• _PASSAGE PROVIDED_
━━━━━━━━━━━━━━━━━━━━━━━━━━━━━━
The Apes are faffing around their dressing room, about to go on stage to a rather intimidating crowd of Kasabian fans. It's a downsized tour for Kasabian, one of the most popular bands in Britain today, but the venue still holds about 2,000 people. ‘Are Kasabian a big band?' asks Tom innocently, when they wander into the colossal hall for the first time earlier that day.

It's this lack of stopping to think, coupled with a constant motion in touring – just yesterday, they began a sold-out UK tour with The Ting Tings – that has been a blessing to the Apes. MayKay says other Irish bands sit down and examine everything, dissect it, over-think it, whereas she and her bandmates just do it. ‘What has happened with us since the band started, is when big things come up, a million little things come up as well, so we don't have time to get worried or panic about anything bigger. For example, Glastonbury – we gigged all the way up to Glastonbury, so we never really thought about Glastonbury until the day. It's the same thing with the album. It's done now,' she says, frankly.
━━━━━━━━━━━━━━━━━━━━━━━━━━━━━━
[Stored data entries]

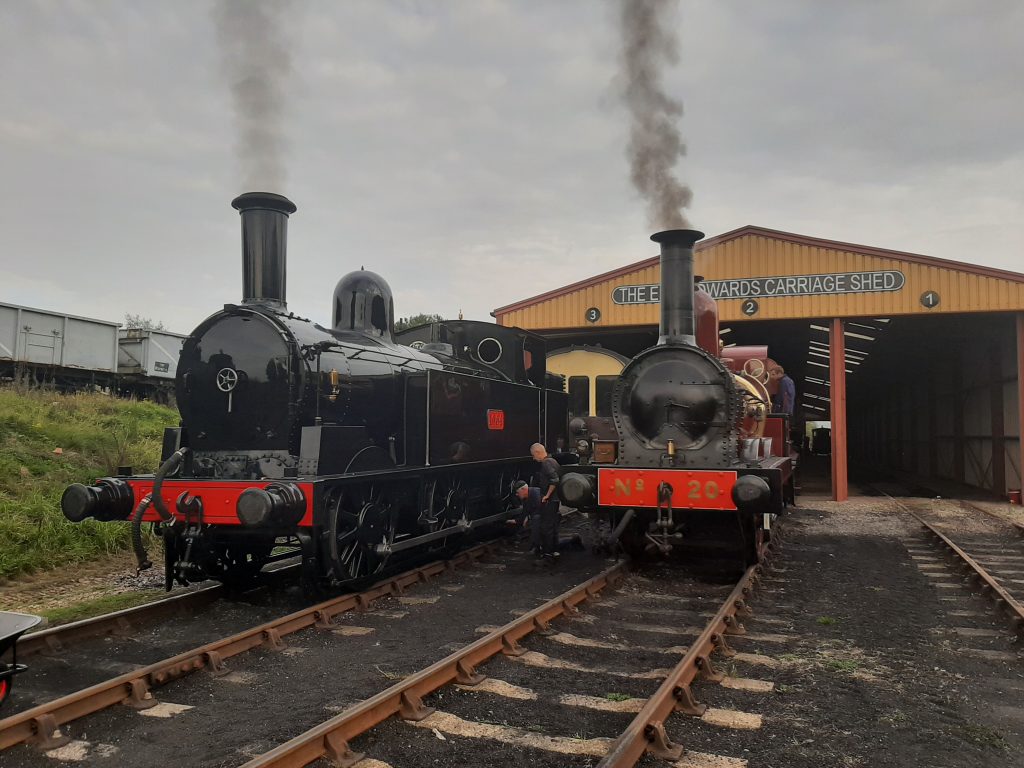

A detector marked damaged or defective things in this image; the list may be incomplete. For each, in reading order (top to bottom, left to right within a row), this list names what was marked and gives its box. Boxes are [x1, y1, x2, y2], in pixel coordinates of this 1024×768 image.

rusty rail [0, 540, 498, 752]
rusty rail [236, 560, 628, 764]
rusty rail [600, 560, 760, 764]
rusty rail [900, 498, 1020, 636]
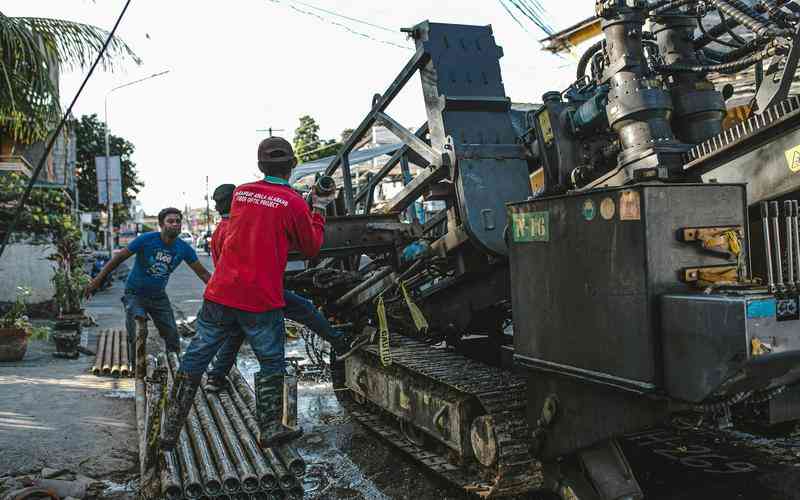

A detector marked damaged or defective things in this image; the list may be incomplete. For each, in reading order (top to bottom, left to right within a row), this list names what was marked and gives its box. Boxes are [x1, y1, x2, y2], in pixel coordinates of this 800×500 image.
━━━━━━━━━━━━━━━━━━━━━━━━━━━━━━
• _WORK TASK A_
In the article about the Apes, roughly how many people does the venue hold?
• _WORK TASK B_
From the article about the Apes, repeat the part that opens with the words containing "The Apes are" and closes with "earlier that day.".
You don't need the entries for anything here.

• _RESULT A_
About 2,000 people.

• _RESULT B_
The Apes are faffing around their dressing room, about to go on stage to a rather intimidating crowd of Kasabian fans. It's a downsized tour for Kasabian, one of the most popular bands in Britain today, but the venue still holds about 2,000 people. ‘Are Kasabian a big band?' asks Tom innocently, when they wander into the colossal hall for the first time earlier that day.